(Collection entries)
═══
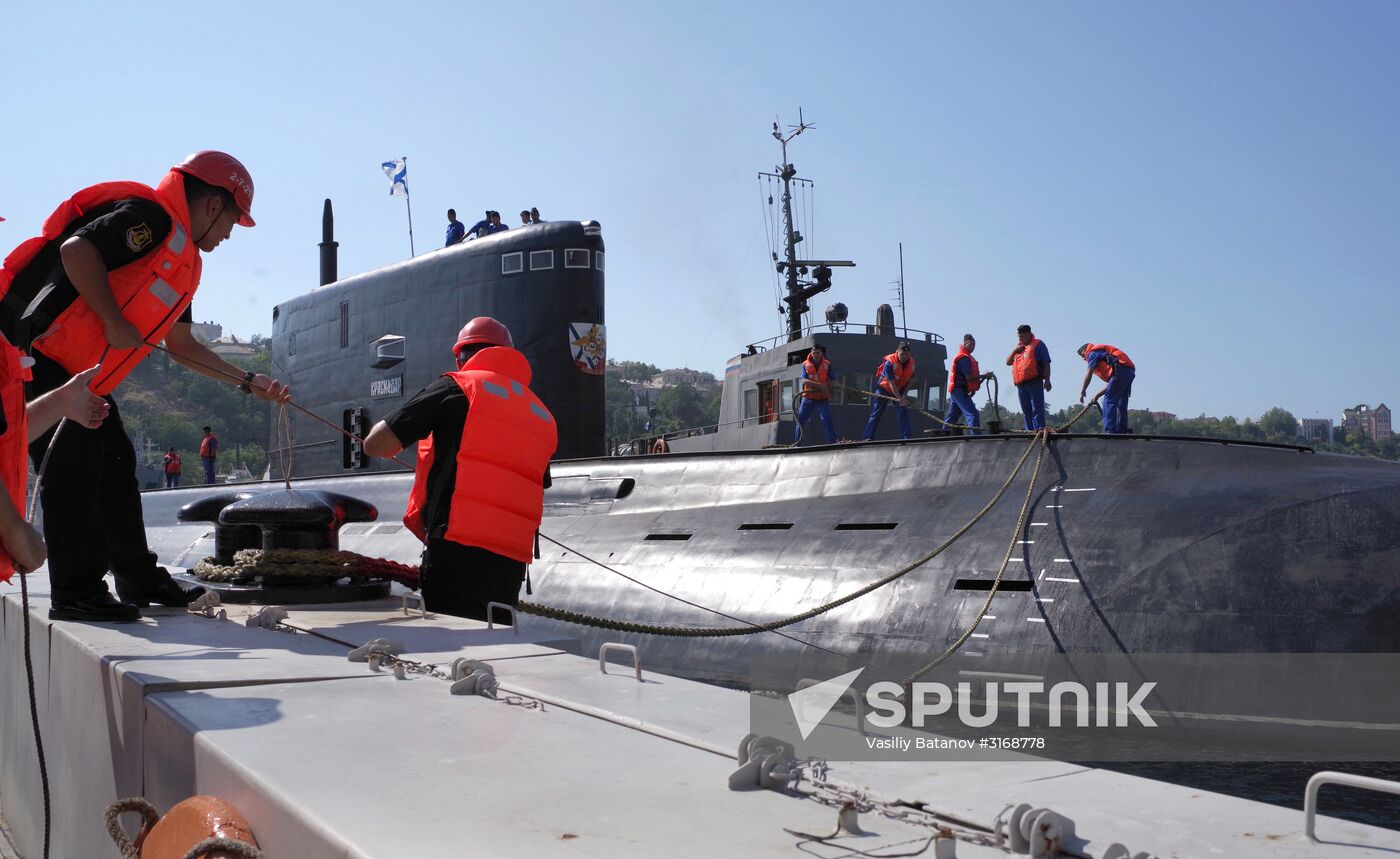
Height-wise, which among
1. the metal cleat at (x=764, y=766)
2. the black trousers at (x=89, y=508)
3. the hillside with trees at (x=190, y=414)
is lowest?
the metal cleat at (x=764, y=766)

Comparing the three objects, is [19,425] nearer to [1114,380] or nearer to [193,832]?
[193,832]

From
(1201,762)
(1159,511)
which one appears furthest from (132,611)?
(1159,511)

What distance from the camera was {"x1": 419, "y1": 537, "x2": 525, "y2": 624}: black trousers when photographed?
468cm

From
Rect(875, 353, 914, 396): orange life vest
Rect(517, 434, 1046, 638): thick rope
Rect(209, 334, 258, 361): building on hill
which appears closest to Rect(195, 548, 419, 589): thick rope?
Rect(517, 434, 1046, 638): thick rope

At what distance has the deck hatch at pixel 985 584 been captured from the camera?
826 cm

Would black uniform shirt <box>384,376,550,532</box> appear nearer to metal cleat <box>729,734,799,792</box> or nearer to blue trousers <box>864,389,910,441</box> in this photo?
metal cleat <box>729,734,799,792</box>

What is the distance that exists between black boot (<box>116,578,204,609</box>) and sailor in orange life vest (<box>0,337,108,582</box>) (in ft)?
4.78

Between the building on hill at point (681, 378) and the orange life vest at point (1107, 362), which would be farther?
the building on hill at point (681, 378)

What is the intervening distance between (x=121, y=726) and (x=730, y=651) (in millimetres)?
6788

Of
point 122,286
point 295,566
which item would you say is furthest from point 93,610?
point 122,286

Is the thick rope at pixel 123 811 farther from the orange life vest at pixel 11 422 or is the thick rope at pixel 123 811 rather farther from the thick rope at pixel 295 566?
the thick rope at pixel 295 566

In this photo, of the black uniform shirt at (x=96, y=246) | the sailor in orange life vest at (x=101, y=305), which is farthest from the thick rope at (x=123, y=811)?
═══
● Prompt
Copy every line of the material above word for word, leaving out the picture markers.

● Solution to this problem
Height-wise, which among
1. the metal cleat at (x=764, y=766)
2. the black trousers at (x=89, y=508)
3. the hillside with trees at (x=190, y=414)
is lowest?
the metal cleat at (x=764, y=766)

Comparing the three objects, is [19,425] nearer to [1114,380] or nearer to [193,832]?
[193,832]

From
(1201,762)
(1159,511)
which one appears furthest from (132,611)?
(1159,511)

What distance from the camera was {"x1": 419, "y1": 537, "x2": 525, "y2": 624}: black trousers when photographed?
468cm

From
Rect(875, 353, 914, 396): orange life vest
Rect(517, 434, 1046, 638): thick rope
Rect(209, 334, 258, 361): building on hill
which appears closest to Rect(195, 548, 419, 589): thick rope?
Rect(517, 434, 1046, 638): thick rope

At what distance has the deck hatch at pixel 985 584 been captured from the camera?
826 cm

Would black uniform shirt <box>384,376,550,532</box> appear nearer to metal cleat <box>729,734,799,792</box> or nearer to blue trousers <box>864,389,910,441</box> in this photo?
metal cleat <box>729,734,799,792</box>

What is the distance that exists between black boot (<box>116,578,204,609</box>) and sailor in orange life vest (<box>0,337,108,582</box>) (in ft)?
4.78

Between the building on hill at point (681, 378) and the orange life vest at point (1107, 362), which would be farther?
the building on hill at point (681, 378)

What is the intervening distance between (x=121, y=726) and (x=730, y=651) (in millimetres)?
6788

Of
point 122,286
point 295,566
which item would you say is furthest from point 93,610?
point 122,286

Is the thick rope at pixel 123 811 farther from the orange life vest at pixel 11 422 or is the thick rope at pixel 123 811 rather farther from the thick rope at pixel 295 566?
the thick rope at pixel 295 566

In this photo, of the black uniform shirt at (x=96, y=246) | the sailor in orange life vest at (x=101, y=305), which is farthest from the thick rope at (x=123, y=811)?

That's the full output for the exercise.